## EXERCISE DESCRIPTION
Print every line of the listing below, starting with the line that holds "2017-09-02T14:54:46, 3-frame burst." and going on through the line that holds "Label granularity: sequence-level.", both included, and print nothing else.

## RECORDED DATA
────

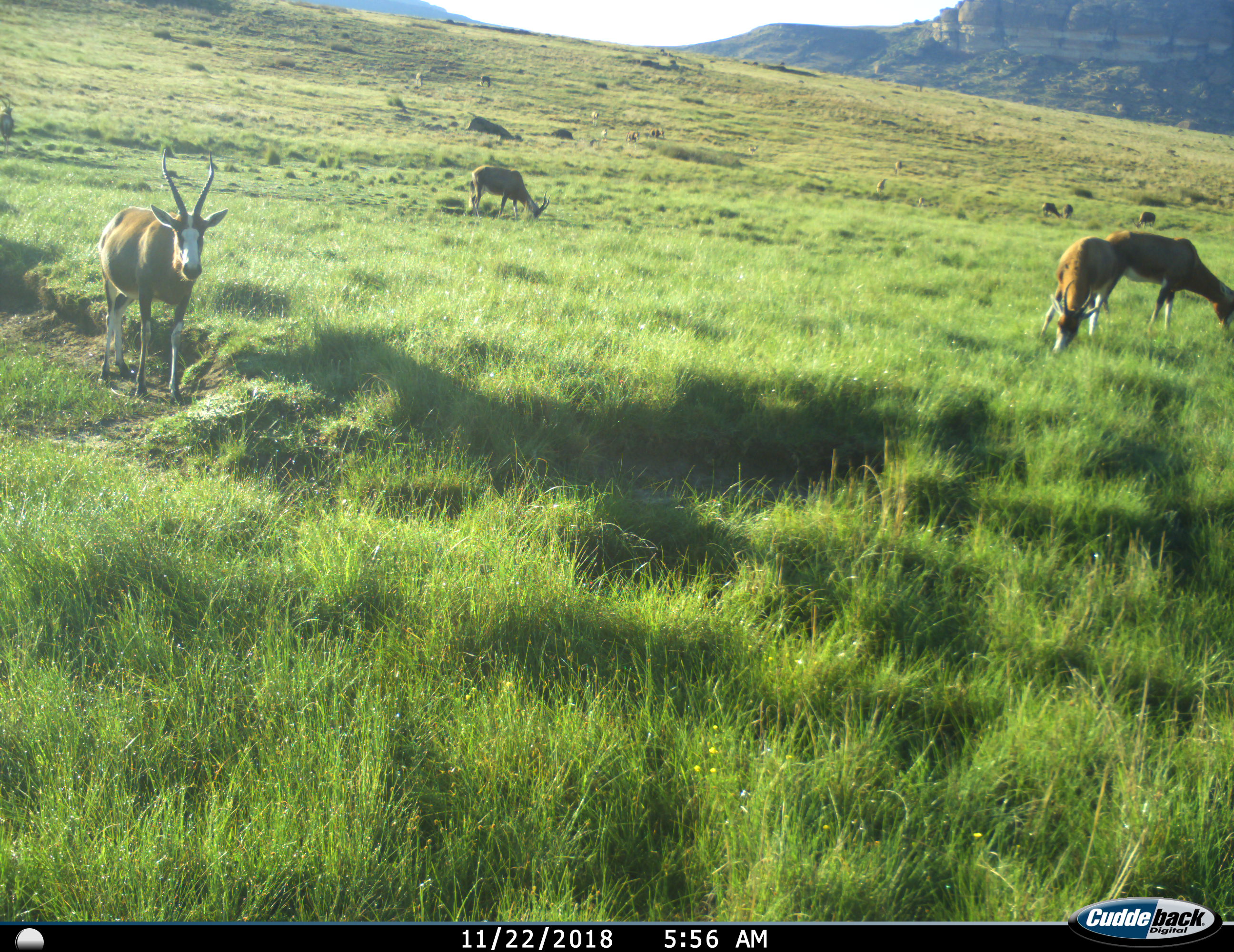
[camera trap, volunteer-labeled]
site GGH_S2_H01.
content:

────

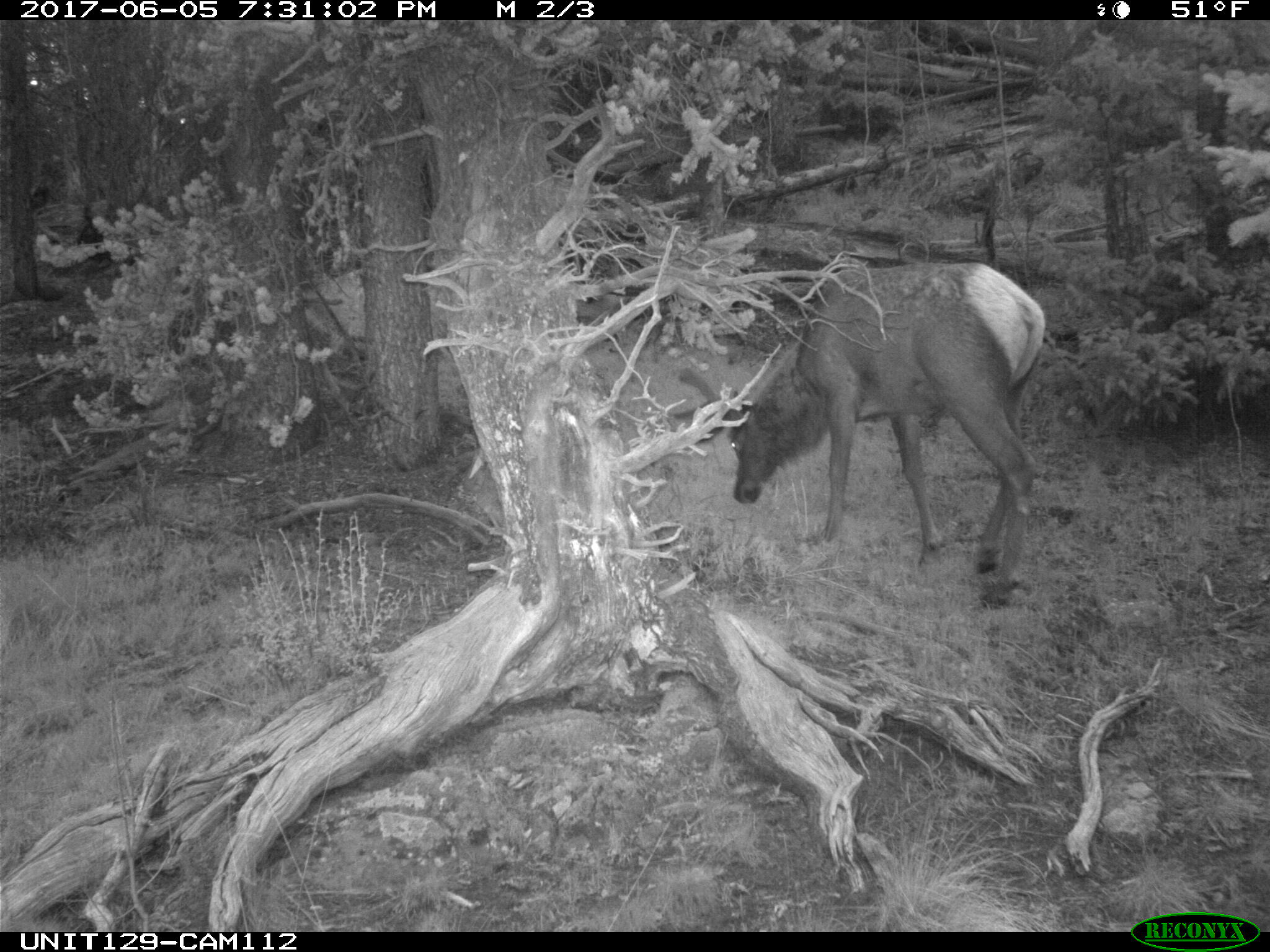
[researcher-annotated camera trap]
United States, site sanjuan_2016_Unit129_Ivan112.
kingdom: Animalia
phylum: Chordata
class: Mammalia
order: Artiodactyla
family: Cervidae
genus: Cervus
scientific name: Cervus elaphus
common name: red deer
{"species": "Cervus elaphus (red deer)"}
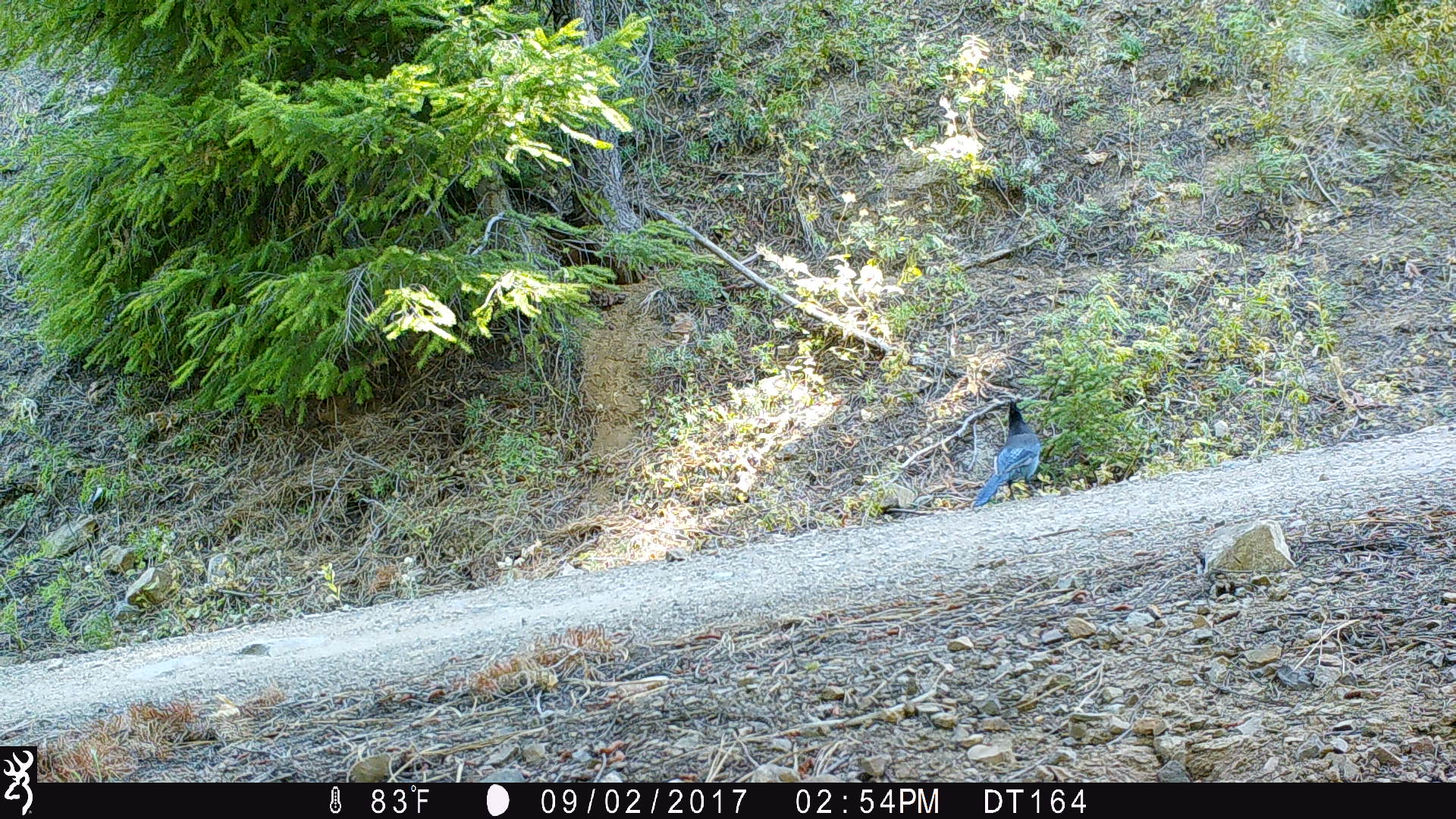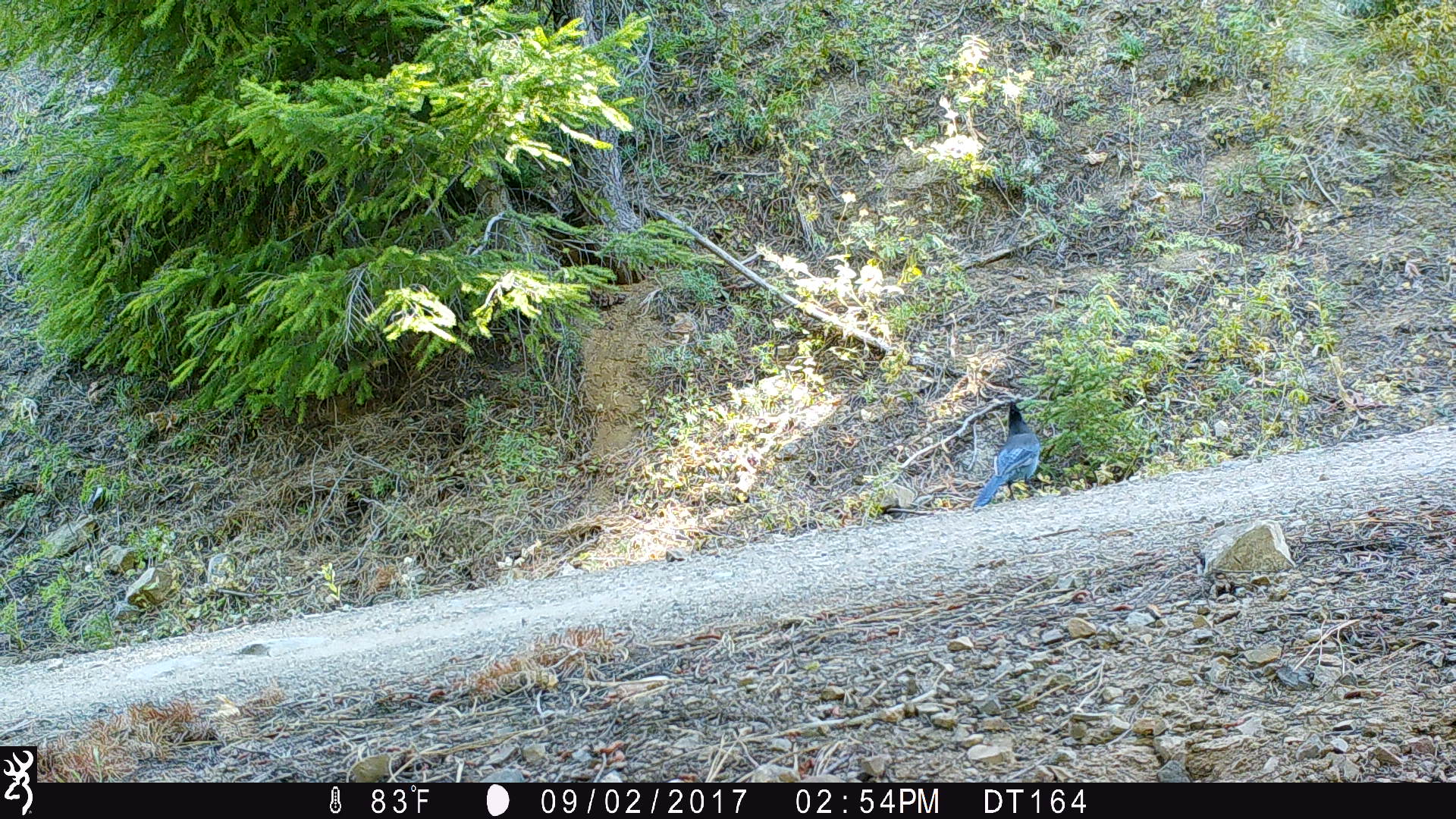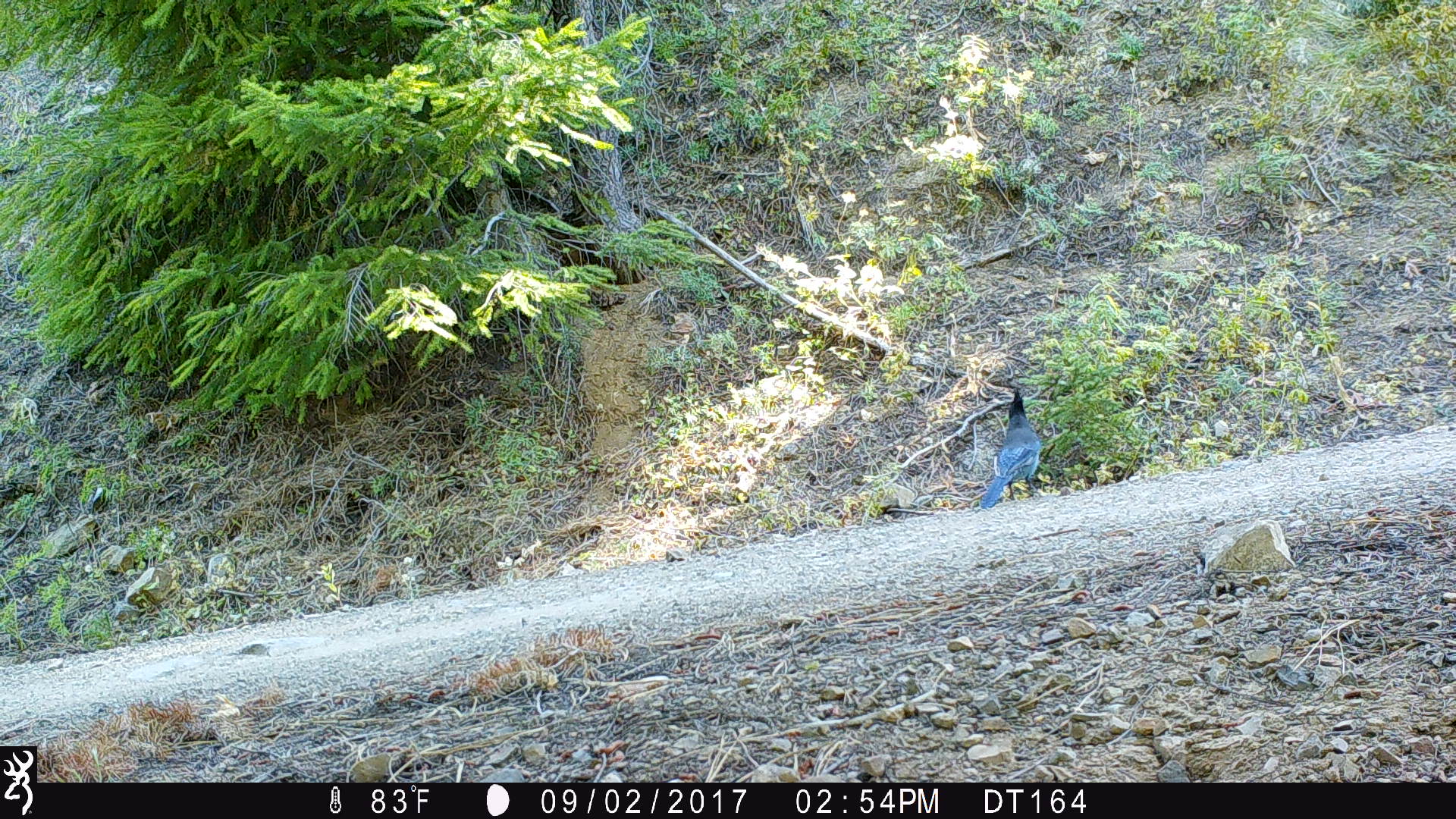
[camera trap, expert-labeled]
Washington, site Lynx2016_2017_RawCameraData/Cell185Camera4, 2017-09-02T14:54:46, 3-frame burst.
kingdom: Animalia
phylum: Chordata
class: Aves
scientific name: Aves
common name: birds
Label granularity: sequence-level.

────

## SOLUTION FOR THIS EXERCISE
Washington, site Lynx2016_2017_RawCameraData/Cell185Camera4, 2017-09-02T14:54:46, 3-frame burst.
kingdom: Animalia
phylum: Chordata
class: Aves
scientific name: Aves
common name: birds
Label granularity: sequence-level.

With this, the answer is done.